Brutto a dirsi adesso, bruttissimo ricordarlo ma vero: il fascismo, almeno in quegli anni visse con consenso della stragrande maggioranza degli italiani. Si, certo, c’erano state le violenze degli squadristi, c’erano stati alcuni efferati omicidi politici (niente in confronto a quello che accadde con le epurazioni di massa nei regimi comunisti in Unione sovietica o che sarebbe accaduto nella Germania nazista), c’era la censura e la democrazia era sospesa. Ma gli italiani in quegli anni espressero massiccio consenso al Duce e al suo fascismo. Gli italiani e non solo, peraltro, perché, come ricorda Bruno Vespa, Mussolini ebbe entusiastici estimatori nella maggiori cancellerie democratiche dell’epoca (Churchill più volte spiegò di "essere entusiasta di Mussolini"). Ecco tutta questa semplice verità ha attirato sull’autore le grida scandalizzate di chi insieme alla condanna del fascismo (che è netta da parte del giornalista) vorrebbe promuovere l’assoluzione, anzi l’autoassoluzione, dell’intera società italiana del tempo.

Troppo comodo, pare dirci Vespa, sarebbe come se adesso i tedeschi ci spiegassero che i forni crematori non li avevano fatti i loro nonni... Vespa invece analizza i fatti, mettendo nel conto fin dall’inizio lo scandalo che questo libro avrebbe potuto sollevare, come d’altra parte successe al più grande storico italiano del Novecento, Renzo De Felice, cui non bastò la conclamata fama di serietà e rigore antifascista per evitarsi negli anni Settanta l’accusa dal sapore staliniano di revisionismo.

Ma il lavoro di Vespa non si limita a un racconto storico e compie il salto che solo il grande cronista può permettersi, quello di mettere a confronto la storia con l’attualità.

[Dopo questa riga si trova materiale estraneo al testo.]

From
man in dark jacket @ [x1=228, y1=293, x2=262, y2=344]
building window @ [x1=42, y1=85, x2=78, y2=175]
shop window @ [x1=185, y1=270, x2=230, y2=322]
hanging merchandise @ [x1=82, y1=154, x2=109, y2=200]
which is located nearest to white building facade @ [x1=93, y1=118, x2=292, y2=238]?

Operazione già portata avanti nel libro dello scorso anno (gli anni successivi alla prima guerra mondiale, al biennio rosso e alla nascita del fascismo hanno alcune assonanze con il grande rovesciamento dell’epoca presente) e ripetuta adesso.

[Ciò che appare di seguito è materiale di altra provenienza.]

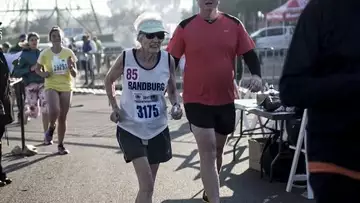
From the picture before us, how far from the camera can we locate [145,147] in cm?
488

Così la dittatura di cento anni richiama la dittatura con cui ci siamo dovuti confrontare in questo disgraziato 2020, quella del virus, con una carrellata di personaggi, volti e storie che richiamano i momenti più difficili appena trascorsi, e purtroppo ancora non terminati. Da affrontare con fiducia. L’Italia è uscita con forza da una dittatura 70 anni fa, pare dire Vespa, ce la farà anche stavolta.